Recast the items below as a Markdown table with the columns "No." and "Text", one row per line and blank lines left out. Leave the pictures out of the answer.

— start of Records provided —

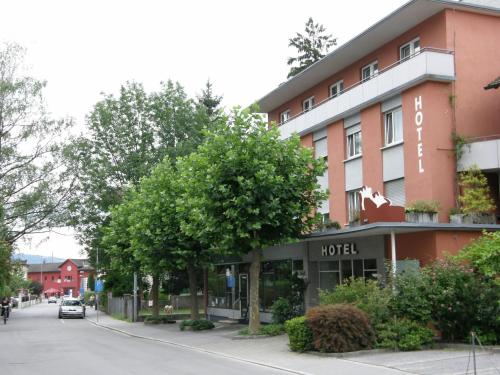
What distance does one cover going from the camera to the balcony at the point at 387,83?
22.4 m

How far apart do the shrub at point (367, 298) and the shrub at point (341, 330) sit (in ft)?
2.21

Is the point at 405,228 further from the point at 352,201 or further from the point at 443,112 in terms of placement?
the point at 352,201

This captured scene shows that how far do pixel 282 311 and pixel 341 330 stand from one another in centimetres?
847

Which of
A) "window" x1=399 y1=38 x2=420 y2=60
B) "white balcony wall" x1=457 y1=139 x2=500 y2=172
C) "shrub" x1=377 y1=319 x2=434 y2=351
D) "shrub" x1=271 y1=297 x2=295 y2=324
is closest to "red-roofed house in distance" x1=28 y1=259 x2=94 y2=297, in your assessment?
"shrub" x1=271 y1=297 x2=295 y2=324

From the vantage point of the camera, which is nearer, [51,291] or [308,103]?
[308,103]

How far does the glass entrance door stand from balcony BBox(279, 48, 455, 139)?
340 inches

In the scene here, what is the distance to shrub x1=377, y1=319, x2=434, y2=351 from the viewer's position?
663 inches

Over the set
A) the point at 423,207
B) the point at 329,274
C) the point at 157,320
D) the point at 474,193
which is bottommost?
the point at 157,320

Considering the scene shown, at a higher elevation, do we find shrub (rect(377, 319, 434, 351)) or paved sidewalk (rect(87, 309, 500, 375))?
shrub (rect(377, 319, 434, 351))

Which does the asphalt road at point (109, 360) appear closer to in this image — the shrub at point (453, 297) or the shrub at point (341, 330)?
the shrub at point (341, 330)

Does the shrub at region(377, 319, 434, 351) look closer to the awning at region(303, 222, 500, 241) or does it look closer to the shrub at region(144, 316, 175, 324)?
the awning at region(303, 222, 500, 241)

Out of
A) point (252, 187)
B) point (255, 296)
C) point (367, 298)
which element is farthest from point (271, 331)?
point (252, 187)

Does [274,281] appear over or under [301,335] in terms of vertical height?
over

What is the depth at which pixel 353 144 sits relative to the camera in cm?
2750
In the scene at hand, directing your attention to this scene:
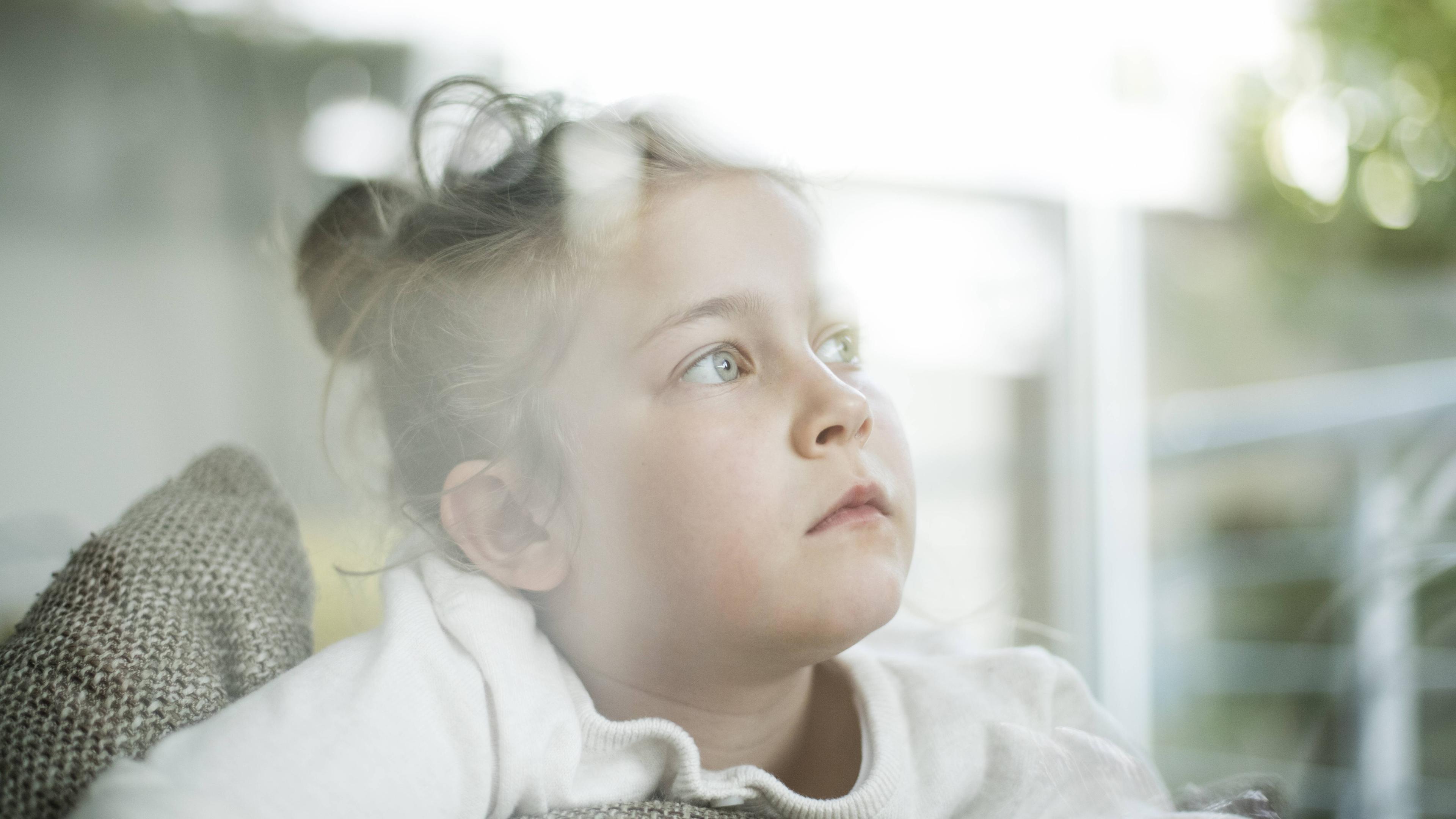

— end of Records provided —

● **Complete answer**
| No. | Text |
|---|---|
| 1 | What distance does one cover going from the camera to the balcony at the point at 387,83? |
| 2 | 22.4 m |
| 3 | How far apart do the shrub at point (367, 298) and the shrub at point (341, 330) sit (in ft)? |
| 4 | 2.21 |
| 5 | Is the point at 405,228 further from the point at 352,201 or further from the point at 443,112 in terms of placement? |
| 6 | the point at 352,201 |
| 7 | This captured scene shows that how far do pixel 282 311 and pixel 341 330 stand from one another in centimetres? |
| 8 | 847 |
| 9 | Which of |
| 10 | A) "window" x1=399 y1=38 x2=420 y2=60 |
| 11 | B) "white balcony wall" x1=457 y1=139 x2=500 y2=172 |
| 12 | C) "shrub" x1=377 y1=319 x2=434 y2=351 |
| 13 | D) "shrub" x1=271 y1=297 x2=295 y2=324 |
| 14 | is closest to "red-roofed house in distance" x1=28 y1=259 x2=94 y2=297, in your assessment? |
| 15 | "shrub" x1=271 y1=297 x2=295 y2=324 |
| 16 | From the vantage point of the camera, which is nearer, [51,291] or [308,103]? |
| 17 | [308,103] |
| 18 | How far does the glass entrance door stand from balcony BBox(279, 48, 455, 139)? |
| 19 | 340 inches |
| 20 | In the scene here, what is the distance to shrub x1=377, y1=319, x2=434, y2=351 from the viewer's position? |
| 21 | 663 inches |
| 22 | Over the set |
| 23 | A) the point at 423,207 |
| 24 | B) the point at 329,274 |
| 25 | C) the point at 157,320 |
| 26 | D) the point at 474,193 |
| 27 | which is bottommost? |
| 28 | the point at 157,320 |
| 29 | Considering the scene shown, at a higher elevation, do we find shrub (rect(377, 319, 434, 351)) or paved sidewalk (rect(87, 309, 500, 375))? |
| 30 | shrub (rect(377, 319, 434, 351)) |
| 31 | Which does the asphalt road at point (109, 360) appear closer to in this image — the shrub at point (453, 297) or the shrub at point (341, 330)? |
| 32 | the shrub at point (341, 330) |
| 33 | Does the shrub at region(377, 319, 434, 351) look closer to the awning at region(303, 222, 500, 241) or does it look closer to the shrub at region(144, 316, 175, 324)? |
| 34 | the awning at region(303, 222, 500, 241) |
| 35 | Out of |
| 36 | A) point (252, 187) |
| 37 | B) point (255, 296) |
| 38 | C) point (367, 298) |
| 39 | which element is farthest from point (271, 331)? |
| 40 | point (252, 187) |
| 41 | Does [274,281] appear over or under [301,335] in terms of vertical height? |
| 42 | over |
| 43 | What is the depth at which pixel 353 144 sits relative to the camera in cm? |
| 44 | 2750 |
| 45 | In the scene at hand, directing your attention to this scene: |